When I embarked on a summer research project in 2006, I was lucky enough to have the chance to tag along with an archaeological team each Friday. The team, led by Lucianne Lavin and Marc Banks, was excavating the property of Venture Smith, whom I was researching. There was red tape galore – the site was on the property of a nuclear power plant that was in the process of being decommissioned. But through Lucianne and Marc’s kindness, I got a real taste for the grittier and messier cousin of history: archaeology.
I learned a lot about the discipline. Chief among these realizations was that I was not very good at it. My first day I learned how to dig a 30cm square by 1 meter deep test pit. Dripping with a potent combination of sweat and bug spray, I gamely attempted to dig straight down in even, 10cm increments, pouring the shovelfuls of dirt and stones onto my excavating partner’s sifter so she could look for artifacts. Needless to say our test pit gradually took on a fun-house mirror appearance, especially in comparison to the other, perfectly dug pits around us.
My partner suggested we switch off so she could fix some of my mistakes. I was relieved, until I realized that I had to sift dirt while looking for any kind of material culture. Easier said than done. She carefully showed me the difference between a piece of fire-baked pottery and a normal pebble. I nodded understandingly, confidently lifted up the sifter, and promptly realized I was at an utter loss to tell the difference between a rock and pottery shard. Over the weeks, I got slightly better – to the point where I was throwing out more rocks than pottery, but only just. They finally learned their lesson and ended up having me map out each boulder, tree, and test pit on the small section of property using a tape measure and a series of graphing sheets.
Despite my incompetence, I managed to gain a deep appreciation for both the immense challenges and rewards of archaeological research. There is something truly thrilling to be standing and digging on the very spot where your subject of historical research lived. Although I get the same thrill from a manuscript or document, they lack the tangible reality of a material artifact you excavate in the field. Marc and Lucianne’s analysis led to a series of insights into my research that I never would have gained – they discovered the remnants of a dry dock that implied extensive river trade and activity, a faded cart path that likely corresponded to one mentioned in a land deed, and the foundation of a two-bay house and at least two other structures on the homestead. All of these were exciting and valuable contributions.

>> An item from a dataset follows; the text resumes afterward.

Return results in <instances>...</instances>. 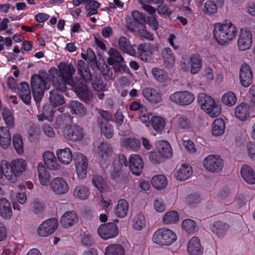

On the other hand, I was met with the frustrations of what I saw as broad speculation. Perhaps it was due to the fact that I couldn’t tell the difference between a rock and a nail, but hearing theoretical conjecture about Venture Smith’s life and activities based on tiny bits of pottery raised up red flags for the careful, source-oriented historian in me. I am guessing it is simply another form of source evaluation, one that I am far less comfortable or adept with. Just as I would judge a historical record based on its author, writing style, and context, I’m sure Marc and Lucianne bring to bear an equally careful evaluation of material artifacts.
Finally, I can’t resist linking to an article from the Economist’s Technology Quarterly – titled “Armchair Archaeology.” The article discusses how archaeologists are using satellite imagery such as GoogleEarth to plan expeditions, identify sites, and do surprisingly complex analysis. One cool example is using imagery to identify the quarrying and transportation routes of pre-Hispanic obsidian stone: “Mapping these routes has helped archaeologists reconstruct production and trade patterns, and hence economic, social and political relations in the region…” And the best part? It’s free.